The Buckley food bank serves approximately 220 to 240 families a month. That number, Clark said, fluctuates, but tends to go up by 10 to 15 families a year.
The Kiwanis Food Bank in Enumclaw serves approximately 225 families, or 1,000 people, a month.
Food bank organizer Roy DalSanto said the arts donation will be used to purchase items like cereal and other staples, “during later times like March and April when not as many food drives are going on.”
Like Buckley, the Enumclaw food bank is kept full by generous community groups and individuals.
Cascade Foothills Chorale President Trudy D'Armond said it was a wonderful gesture by the performing arts community to come together and showcase the importance of the food bank and its needs.
“Not just this time of year, but all year long,” D'Armond said of the food banks needs. “The holidays are a great time to be giving but it's important to extend that giving all year long.”
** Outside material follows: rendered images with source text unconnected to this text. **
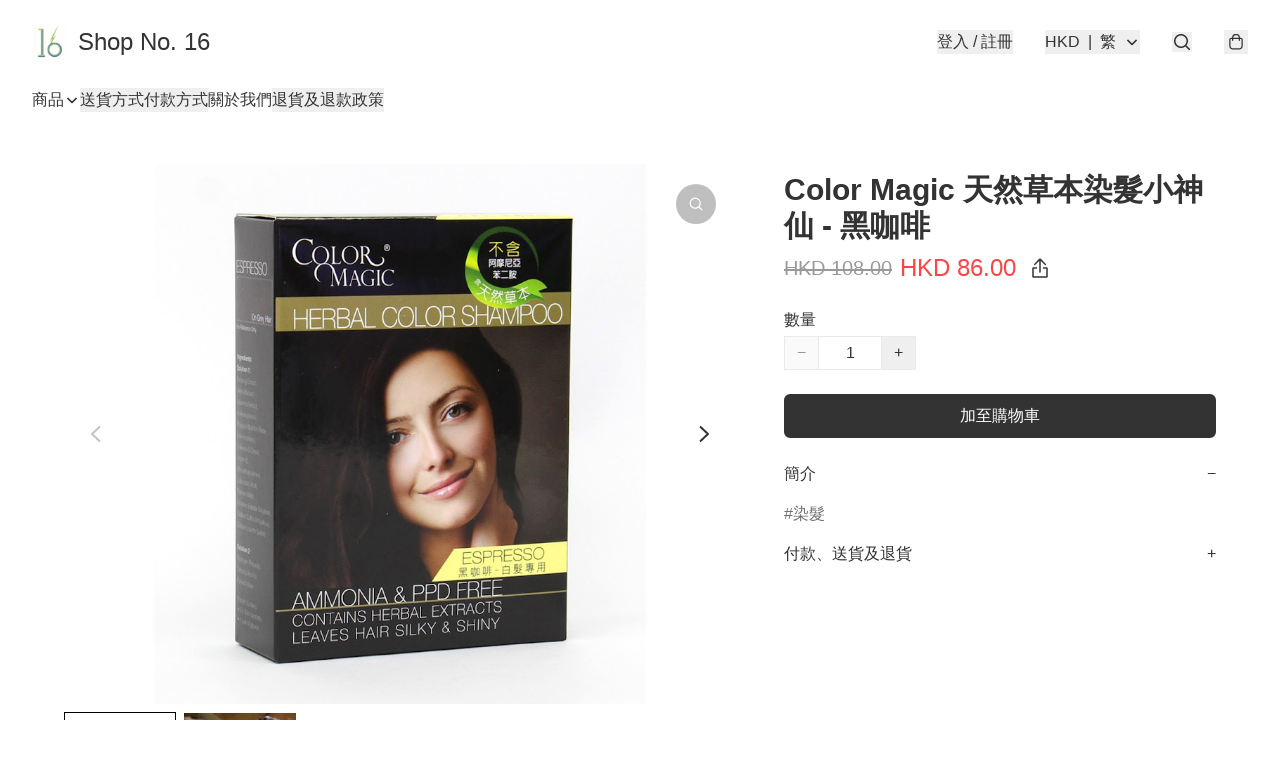

--- FILE ---
content_type: text/javascript
request_url: https://static.boutir.com/themes/modern/extensions/tracking/view.b73be55.js
body_size: 1085
content:
try{!function(){var e="undefined"!=typeof window?window:"undefined"!=typeof global?global:"undefined"!=typeof globalThis?globalThis:"undefined"!=typeof self?self:{},t=(new e.Error).stack;t&&(e._sentryDebugIds=e._sentryDebugIds||{},e._sentryDebugIds[t]="4c6d43cf-3756-45dc-85ac-86b512fcd194",e._sentryDebugIdIdentifier="sentry-dbid-4c6d43cf-3756-45dc-85ac-86b512fcd194")}()}catch(e){}!function(){try{("undefined"!=typeof window?window:"undefined"!=typeof global?global:"undefined"!=typeof globalThis?globalThis:"undefined"!=typeof self?self:{}).SENTRY_RELEASE={id:"2.64.1"}}catch(e){}}(),(()=>{"use strict";var e,t={5817:(e,t,r)=>{r(58070),r(5305),r(79620),r(69375),r(82438),r(12266),r(57327),r(48404),r(75668),r(7678),r(81909),r(68291),r(80630),r(18867);function n(e){return n="function"==typeof Symbol&&"symbol"==typeof Symbol.iterator?function(e){return typeof e}:function(e){return e&&"function"==typeof Symbol&&e.constructor===Symbol&&e!==Symbol.prototype?"symbol":typeof e},n(e)}function o(e){var t=function(e,t){if("object"!=n(e)||!e)return e;var r=e[Symbol.toPrimitive];if(void 0!==r){var o=r.call(e,t||"default");if("object"!=n(o))return o;throw new TypeError("@@toPrimitive must return a primitive value.")}return("string"===t?String:Number)(e)}(e,"string");return"symbol"==n(t)?t:t+""}function i(e,t,r){return(t=o(t))in e?Object.defineProperty(e,t,{value:r,enumerable:!0,configurable:!0,writable:!0}):e[t]=r,e}const f=window._bt;function c(e,t){var r=Object.keys(e);if(Object.getOwnPropertySymbols){var n=Object.getOwnPropertySymbols(e);t&&(n=n.filter((function(t){return Object.getOwnPropertyDescriptor(e,t).enumerable}))),r.push.apply(r,n)}return r}function u(e){for(var t=1;t<arguments.length;t++){var r=null!=arguments[t]?arguments[t]:{};t%2?c(Object(r),!0).forEach((function(t){i(e,t,r[t])})):Object.getOwnPropertyDescriptors?Object.defineProperties(e,Object.getOwnPropertyDescriptors(r)):c(Object(r)).forEach((function(t){Object.defineProperty(e,t,Object.getOwnPropertyDescriptor(r,t))}))}return e}(0,f.post)("/apis/track_view_product",{item_id:f.item.item_id,seller_id:f.seller.id}).then((function(e){var t=e.fb_view_content_event_id;(0,f.emit)(f.PubSubType.VIEW_ITEM,u(u({},f.item),{},{fb_view_content_event_id:t}))}))}},r={};function n(e){var o=r[e];if(void 0!==o)return o.exports;var i=r[e]={exports:{}};return t[e].call(i.exports,i,i.exports,n),i.exports}n.m=t,e=[],n.O=(t,r,o,i)=>{if(!r){var f=1/0;for(b=0;b<e.length;b++){for(var[r,o,i]=e[b],c=!0,u=0;u<r.length;u++)(!1&i||f>=i)&&Object.keys(n.O).every((e=>n.O[e](r[u])))?r.splice(u--,1):(c=!1,i<f&&(f=i));if(c){e.splice(b--,1);var l=o();void 0!==l&&(t=l)}}return t}i=i||0;for(var b=e.length;b>0&&e[b-1][2]>i;b--)e[b]=e[b-1];e[b]=[r,o,i]},n.g=function(){if("object"==typeof globalThis)return globalThis;try{return this||new Function("return this")()}catch(e){if("object"==typeof window)return window}}(),n.o=(e,t)=>Object.prototype.hasOwnProperty.call(e,t),(()=>{var e={173:0};n.O.j=t=>0===e[t];var t=(t,r)=>{var o,i,[f,c,u]=r,l=0;if(f.some((t=>0!==e[t]))){for(o in c)n.o(c,o)&&(n.m[o]=c[o]);if(u)var b=u(n)}for(t&&t(r);l<f.length;l++)i=f[l],n.o(e,i)&&e[i]&&e[i][0](),e[i]=0;return n.O(b)},r=self.webpackChunkmodern=self.webpackChunkmodern||[];r.forEach(t.bind(null,0)),r.push=t.bind(null,r.push.bind(r))})();var o=n.O(void 0,[8538],(()=>n(5817)));o=n.O(o)})();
The concert featured the Gateway Concert Band, Cascade Recorder Consort, Lighter Tones (the Enumclaw High jazz band), Plateau Community Orchestra, Craig Gammon and the Cascade Foothills Chorale.
“Not only did these groups give of their time, but they made monetary donations,” D'Armond said. “They gave of their heart and it was a beautiful thing. The people and performers were incredibly generous.”